- _To do_
Copy the rows from the start through the line containing "138H98V128L92 126V123H82V128H80V144L84 146V148H90L92", substituting "mask_width" for every "mask_w" and leaving everything else unchanged.
===
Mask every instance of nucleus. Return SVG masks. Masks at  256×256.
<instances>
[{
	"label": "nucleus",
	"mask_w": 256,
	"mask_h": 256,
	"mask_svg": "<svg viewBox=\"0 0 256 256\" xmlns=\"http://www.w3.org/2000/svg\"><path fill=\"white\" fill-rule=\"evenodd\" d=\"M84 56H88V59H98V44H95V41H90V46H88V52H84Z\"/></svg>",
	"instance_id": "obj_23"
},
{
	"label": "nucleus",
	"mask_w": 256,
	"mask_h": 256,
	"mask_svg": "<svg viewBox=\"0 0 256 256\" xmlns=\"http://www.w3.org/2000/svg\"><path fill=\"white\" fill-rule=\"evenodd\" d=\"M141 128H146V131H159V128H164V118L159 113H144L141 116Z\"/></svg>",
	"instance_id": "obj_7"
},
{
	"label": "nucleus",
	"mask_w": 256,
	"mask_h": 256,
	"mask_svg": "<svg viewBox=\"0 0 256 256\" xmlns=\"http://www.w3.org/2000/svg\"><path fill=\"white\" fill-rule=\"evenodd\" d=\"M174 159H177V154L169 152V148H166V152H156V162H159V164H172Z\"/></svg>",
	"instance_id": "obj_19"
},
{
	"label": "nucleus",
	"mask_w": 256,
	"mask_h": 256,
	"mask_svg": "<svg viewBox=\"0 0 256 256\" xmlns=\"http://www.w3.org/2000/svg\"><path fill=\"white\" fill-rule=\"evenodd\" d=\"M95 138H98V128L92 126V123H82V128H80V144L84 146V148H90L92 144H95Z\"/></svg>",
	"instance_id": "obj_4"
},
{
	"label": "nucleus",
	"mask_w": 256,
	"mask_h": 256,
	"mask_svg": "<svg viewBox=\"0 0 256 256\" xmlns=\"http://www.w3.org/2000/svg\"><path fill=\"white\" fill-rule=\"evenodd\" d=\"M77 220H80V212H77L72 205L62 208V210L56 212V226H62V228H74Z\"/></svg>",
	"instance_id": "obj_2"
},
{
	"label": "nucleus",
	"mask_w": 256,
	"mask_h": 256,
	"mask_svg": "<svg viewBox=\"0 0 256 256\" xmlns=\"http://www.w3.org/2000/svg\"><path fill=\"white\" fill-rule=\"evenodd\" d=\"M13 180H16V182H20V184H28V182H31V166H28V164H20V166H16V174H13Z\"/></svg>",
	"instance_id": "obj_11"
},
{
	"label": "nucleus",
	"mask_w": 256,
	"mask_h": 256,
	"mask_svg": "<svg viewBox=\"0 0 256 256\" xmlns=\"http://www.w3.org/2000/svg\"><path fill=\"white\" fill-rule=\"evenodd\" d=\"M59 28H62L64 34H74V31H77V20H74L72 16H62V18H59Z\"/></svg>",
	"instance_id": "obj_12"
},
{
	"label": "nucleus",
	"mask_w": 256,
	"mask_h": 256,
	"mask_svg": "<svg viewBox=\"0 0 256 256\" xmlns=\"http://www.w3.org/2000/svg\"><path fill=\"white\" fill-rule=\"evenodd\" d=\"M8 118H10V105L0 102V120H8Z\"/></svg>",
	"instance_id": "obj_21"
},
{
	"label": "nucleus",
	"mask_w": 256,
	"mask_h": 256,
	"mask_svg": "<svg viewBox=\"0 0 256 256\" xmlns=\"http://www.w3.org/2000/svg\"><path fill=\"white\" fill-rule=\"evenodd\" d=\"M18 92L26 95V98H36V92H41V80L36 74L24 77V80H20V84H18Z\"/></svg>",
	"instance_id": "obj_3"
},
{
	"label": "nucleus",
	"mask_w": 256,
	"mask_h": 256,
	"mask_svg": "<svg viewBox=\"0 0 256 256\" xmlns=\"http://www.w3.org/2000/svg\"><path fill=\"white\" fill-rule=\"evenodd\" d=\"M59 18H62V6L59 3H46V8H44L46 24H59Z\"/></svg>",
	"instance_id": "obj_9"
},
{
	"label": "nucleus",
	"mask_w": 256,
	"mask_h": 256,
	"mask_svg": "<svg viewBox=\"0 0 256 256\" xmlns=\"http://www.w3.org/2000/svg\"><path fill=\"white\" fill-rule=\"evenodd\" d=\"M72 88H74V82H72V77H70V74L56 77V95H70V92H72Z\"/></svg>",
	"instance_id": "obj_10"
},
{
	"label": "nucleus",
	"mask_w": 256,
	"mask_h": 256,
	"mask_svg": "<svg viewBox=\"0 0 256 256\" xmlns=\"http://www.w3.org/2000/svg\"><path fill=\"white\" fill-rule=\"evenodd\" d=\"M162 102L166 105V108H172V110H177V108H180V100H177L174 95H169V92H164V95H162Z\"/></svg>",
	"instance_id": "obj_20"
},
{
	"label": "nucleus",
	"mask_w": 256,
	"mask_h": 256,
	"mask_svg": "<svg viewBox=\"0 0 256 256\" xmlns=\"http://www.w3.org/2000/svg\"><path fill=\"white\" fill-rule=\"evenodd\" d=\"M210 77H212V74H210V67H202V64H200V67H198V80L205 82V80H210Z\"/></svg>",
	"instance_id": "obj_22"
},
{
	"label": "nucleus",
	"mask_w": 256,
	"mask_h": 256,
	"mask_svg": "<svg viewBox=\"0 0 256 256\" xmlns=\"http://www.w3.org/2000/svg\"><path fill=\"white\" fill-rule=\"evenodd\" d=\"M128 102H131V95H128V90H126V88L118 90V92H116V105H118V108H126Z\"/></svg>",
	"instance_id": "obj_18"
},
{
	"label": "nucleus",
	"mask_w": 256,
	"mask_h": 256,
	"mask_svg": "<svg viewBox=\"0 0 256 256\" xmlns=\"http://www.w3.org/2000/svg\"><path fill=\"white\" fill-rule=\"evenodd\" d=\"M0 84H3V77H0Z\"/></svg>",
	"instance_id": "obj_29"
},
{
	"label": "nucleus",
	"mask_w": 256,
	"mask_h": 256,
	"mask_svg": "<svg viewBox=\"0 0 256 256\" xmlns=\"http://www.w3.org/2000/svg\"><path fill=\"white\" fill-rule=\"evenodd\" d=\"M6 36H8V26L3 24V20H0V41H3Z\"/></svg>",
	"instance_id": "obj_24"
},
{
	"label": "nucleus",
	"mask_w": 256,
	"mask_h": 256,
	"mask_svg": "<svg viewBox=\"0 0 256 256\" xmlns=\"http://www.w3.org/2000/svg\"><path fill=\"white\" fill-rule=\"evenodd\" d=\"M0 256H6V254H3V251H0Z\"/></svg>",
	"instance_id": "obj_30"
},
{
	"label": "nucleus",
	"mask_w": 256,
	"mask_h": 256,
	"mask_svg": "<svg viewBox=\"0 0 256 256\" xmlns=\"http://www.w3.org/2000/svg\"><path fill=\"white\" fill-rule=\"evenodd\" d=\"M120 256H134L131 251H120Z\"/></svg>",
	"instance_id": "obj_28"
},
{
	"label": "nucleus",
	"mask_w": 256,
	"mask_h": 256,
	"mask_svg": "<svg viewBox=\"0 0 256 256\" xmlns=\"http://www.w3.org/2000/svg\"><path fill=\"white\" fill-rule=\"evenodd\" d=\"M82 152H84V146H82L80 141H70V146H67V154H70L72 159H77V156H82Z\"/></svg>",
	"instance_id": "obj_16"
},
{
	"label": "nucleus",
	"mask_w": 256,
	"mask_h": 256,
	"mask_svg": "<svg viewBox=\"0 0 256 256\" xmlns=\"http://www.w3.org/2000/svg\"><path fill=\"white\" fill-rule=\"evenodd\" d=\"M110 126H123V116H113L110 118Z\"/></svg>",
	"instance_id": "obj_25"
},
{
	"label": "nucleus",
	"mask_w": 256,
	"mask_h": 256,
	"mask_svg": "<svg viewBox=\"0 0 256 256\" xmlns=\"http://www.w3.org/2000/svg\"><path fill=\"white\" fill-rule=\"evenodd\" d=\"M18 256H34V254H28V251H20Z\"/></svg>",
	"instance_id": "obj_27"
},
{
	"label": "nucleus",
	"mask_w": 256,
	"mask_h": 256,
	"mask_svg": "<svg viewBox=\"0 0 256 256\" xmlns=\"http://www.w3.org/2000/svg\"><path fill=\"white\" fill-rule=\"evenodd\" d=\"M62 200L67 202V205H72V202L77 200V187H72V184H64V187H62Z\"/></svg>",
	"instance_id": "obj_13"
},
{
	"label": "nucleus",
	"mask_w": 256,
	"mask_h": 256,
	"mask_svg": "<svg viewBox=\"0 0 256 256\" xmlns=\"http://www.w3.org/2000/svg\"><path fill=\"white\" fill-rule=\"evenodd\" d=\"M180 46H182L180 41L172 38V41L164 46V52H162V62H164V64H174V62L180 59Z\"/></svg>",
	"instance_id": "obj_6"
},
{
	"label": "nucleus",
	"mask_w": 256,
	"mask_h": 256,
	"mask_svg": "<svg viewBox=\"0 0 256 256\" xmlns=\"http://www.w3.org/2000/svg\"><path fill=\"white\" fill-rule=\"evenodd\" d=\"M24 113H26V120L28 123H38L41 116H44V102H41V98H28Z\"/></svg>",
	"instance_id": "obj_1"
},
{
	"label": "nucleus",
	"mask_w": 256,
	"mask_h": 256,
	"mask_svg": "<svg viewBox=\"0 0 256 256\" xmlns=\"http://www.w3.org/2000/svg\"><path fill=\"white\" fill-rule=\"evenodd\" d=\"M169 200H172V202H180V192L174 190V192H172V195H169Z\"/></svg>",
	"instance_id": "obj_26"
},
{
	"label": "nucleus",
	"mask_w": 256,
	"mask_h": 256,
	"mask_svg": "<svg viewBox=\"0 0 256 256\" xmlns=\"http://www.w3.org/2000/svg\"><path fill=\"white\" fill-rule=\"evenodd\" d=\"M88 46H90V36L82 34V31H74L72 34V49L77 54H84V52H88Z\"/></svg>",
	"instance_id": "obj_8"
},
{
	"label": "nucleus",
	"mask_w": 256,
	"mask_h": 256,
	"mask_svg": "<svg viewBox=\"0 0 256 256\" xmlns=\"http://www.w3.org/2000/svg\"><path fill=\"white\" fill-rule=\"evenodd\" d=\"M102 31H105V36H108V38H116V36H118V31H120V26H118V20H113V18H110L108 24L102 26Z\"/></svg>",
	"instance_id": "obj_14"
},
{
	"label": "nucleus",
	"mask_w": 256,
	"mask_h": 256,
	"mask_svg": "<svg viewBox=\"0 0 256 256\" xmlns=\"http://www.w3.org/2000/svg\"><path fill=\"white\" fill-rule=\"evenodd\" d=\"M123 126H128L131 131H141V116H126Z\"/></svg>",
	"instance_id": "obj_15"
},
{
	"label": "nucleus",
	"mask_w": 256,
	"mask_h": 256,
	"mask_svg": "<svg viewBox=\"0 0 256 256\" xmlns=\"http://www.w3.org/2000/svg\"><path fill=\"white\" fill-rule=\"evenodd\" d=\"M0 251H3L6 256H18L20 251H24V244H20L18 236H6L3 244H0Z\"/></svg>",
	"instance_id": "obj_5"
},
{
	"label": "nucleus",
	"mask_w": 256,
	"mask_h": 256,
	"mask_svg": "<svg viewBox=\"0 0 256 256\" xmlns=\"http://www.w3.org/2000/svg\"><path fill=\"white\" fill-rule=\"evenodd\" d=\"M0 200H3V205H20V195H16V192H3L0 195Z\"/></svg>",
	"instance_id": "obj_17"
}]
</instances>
===
- _Exercise solution_
Mask every instance of nucleus. Return SVG masks. Masks at  256×256.
<instances>
[{
	"label": "nucleus",
	"mask_width": 256,
	"mask_h": 256,
	"mask_svg": "<svg viewBox=\"0 0 256 256\" xmlns=\"http://www.w3.org/2000/svg\"><path fill=\"white\" fill-rule=\"evenodd\" d=\"M84 56H88V59H98V44H95V41H90V46H88V52H84Z\"/></svg>",
	"instance_id": "obj_23"
},
{
	"label": "nucleus",
	"mask_width": 256,
	"mask_h": 256,
	"mask_svg": "<svg viewBox=\"0 0 256 256\" xmlns=\"http://www.w3.org/2000/svg\"><path fill=\"white\" fill-rule=\"evenodd\" d=\"M141 128H146V131H159V128H164V118L159 113H144L141 116Z\"/></svg>",
	"instance_id": "obj_7"
},
{
	"label": "nucleus",
	"mask_width": 256,
	"mask_h": 256,
	"mask_svg": "<svg viewBox=\"0 0 256 256\" xmlns=\"http://www.w3.org/2000/svg\"><path fill=\"white\" fill-rule=\"evenodd\" d=\"M174 159H177V154L169 152V148H166V152H156V162H159V164H172Z\"/></svg>",
	"instance_id": "obj_19"
},
{
	"label": "nucleus",
	"mask_width": 256,
	"mask_h": 256,
	"mask_svg": "<svg viewBox=\"0 0 256 256\" xmlns=\"http://www.w3.org/2000/svg\"><path fill=\"white\" fill-rule=\"evenodd\" d=\"M95 138H98V128L92 126V123H82V128H80V144L84 146V148H90L92 144H95Z\"/></svg>",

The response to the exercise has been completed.